• WHAT THE EXERCISE ASKS
Take the line that contains "Please identify, from" and all lines after it, up to and including the last line of the data, and write them out exactly; nothing else belongs in the answer.

────────────────

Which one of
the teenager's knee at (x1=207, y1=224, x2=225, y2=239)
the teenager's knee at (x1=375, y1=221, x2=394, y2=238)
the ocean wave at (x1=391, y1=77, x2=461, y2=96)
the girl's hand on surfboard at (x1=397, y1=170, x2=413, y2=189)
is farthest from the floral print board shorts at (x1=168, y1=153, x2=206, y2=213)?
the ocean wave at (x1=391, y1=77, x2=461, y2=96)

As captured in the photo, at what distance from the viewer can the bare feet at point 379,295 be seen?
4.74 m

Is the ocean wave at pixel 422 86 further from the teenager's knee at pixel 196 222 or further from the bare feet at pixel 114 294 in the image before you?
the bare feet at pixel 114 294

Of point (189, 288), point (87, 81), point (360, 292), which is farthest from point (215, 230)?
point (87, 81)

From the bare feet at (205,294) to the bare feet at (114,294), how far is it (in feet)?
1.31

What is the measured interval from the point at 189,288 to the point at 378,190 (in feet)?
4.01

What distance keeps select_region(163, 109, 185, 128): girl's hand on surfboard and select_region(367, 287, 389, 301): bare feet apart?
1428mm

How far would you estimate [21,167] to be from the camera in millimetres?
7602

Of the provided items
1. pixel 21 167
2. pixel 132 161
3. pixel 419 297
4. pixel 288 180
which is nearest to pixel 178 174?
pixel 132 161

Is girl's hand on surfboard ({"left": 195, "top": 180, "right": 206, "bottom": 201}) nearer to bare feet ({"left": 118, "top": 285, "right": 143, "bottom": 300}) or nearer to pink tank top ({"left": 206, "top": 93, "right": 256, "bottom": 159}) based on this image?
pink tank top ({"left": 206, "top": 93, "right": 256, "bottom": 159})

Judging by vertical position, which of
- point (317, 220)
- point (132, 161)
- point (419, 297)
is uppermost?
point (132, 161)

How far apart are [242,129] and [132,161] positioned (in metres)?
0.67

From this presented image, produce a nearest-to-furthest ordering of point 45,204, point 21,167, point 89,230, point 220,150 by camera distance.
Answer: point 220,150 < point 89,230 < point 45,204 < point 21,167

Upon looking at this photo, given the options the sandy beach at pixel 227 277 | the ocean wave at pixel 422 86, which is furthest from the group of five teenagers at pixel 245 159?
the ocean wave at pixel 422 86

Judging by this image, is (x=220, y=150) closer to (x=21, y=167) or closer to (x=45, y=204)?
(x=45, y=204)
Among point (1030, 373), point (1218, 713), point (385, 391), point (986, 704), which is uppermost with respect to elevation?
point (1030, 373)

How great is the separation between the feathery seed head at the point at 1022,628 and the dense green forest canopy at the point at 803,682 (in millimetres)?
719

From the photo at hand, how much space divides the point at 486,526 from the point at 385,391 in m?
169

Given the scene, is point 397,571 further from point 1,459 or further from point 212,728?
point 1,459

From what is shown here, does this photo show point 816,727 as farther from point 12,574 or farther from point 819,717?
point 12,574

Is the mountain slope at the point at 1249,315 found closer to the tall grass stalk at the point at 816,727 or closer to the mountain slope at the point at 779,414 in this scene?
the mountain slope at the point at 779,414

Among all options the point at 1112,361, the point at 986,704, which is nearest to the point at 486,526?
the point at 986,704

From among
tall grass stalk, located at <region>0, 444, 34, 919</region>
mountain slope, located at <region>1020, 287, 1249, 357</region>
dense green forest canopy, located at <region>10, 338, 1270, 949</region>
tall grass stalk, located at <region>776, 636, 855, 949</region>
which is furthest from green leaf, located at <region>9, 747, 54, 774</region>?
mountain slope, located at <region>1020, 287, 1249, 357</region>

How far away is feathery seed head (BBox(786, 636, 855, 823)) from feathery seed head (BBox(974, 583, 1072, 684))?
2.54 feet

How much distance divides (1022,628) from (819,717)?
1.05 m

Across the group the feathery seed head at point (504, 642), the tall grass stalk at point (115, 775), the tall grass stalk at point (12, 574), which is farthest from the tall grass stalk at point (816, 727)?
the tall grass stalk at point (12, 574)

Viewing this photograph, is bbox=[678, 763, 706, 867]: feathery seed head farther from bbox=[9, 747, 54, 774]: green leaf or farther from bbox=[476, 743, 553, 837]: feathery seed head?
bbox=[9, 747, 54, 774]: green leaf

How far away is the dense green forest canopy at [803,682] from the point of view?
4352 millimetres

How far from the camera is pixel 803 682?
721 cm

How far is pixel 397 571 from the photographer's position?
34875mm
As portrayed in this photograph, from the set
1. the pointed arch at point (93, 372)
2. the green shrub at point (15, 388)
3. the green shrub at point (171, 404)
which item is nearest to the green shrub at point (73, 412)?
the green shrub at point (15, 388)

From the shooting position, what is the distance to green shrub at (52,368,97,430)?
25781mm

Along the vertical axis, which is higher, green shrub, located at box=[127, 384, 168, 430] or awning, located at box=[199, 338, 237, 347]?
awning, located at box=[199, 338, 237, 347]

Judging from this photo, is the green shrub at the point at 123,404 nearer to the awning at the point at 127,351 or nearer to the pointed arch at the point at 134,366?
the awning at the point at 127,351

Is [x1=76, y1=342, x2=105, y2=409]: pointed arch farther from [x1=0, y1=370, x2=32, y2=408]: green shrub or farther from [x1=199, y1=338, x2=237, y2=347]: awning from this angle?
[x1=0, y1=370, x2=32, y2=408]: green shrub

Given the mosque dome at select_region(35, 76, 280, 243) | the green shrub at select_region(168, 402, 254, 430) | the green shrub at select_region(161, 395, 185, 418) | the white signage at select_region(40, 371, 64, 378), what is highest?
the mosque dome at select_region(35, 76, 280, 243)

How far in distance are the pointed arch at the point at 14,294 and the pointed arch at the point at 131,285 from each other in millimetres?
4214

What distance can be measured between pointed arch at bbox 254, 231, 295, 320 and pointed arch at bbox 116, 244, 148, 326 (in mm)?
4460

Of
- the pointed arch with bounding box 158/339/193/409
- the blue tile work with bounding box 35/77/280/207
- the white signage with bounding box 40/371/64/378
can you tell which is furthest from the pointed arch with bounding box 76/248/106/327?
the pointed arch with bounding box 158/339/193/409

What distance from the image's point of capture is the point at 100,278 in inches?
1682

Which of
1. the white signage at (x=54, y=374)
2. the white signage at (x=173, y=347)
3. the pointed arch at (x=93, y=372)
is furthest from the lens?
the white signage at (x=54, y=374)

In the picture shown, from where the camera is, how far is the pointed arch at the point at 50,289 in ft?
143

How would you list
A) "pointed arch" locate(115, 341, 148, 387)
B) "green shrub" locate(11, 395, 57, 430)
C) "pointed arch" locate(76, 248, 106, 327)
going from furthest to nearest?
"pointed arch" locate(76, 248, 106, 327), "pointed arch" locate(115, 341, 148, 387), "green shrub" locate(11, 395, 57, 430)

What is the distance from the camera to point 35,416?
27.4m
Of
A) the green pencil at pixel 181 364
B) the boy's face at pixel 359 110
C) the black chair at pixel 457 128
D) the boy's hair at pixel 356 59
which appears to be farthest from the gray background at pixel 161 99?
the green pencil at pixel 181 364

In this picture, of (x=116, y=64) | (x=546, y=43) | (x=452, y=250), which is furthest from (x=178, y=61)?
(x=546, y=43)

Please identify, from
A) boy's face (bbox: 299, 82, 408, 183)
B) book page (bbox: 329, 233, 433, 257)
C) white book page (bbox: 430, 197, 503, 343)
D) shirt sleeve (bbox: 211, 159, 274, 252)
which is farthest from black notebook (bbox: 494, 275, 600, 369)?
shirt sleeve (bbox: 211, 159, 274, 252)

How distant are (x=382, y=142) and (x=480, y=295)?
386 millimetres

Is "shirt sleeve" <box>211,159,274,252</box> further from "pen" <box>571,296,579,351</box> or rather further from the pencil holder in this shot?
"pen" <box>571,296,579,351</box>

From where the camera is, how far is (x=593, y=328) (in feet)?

────────────────

• FULL RESPONSE
Please identify, from
A) boy's face (bbox: 299, 82, 408, 183)
B) book page (bbox: 329, 233, 433, 257)
C) white book page (bbox: 430, 197, 503, 343)
D) shirt sleeve (bbox: 211, 159, 274, 252)
which is farthest from black notebook (bbox: 494, 275, 600, 369)?
shirt sleeve (bbox: 211, 159, 274, 252)

How distant are (x=382, y=142) and (x=480, y=295)?
386 millimetres

Is "shirt sleeve" <box>211,159,274,252</box> further from "pen" <box>571,296,579,351</box> or rather further from the pencil holder in this shot?
"pen" <box>571,296,579,351</box>

From where the camera is, how far is (x=593, y=328) (in feet)?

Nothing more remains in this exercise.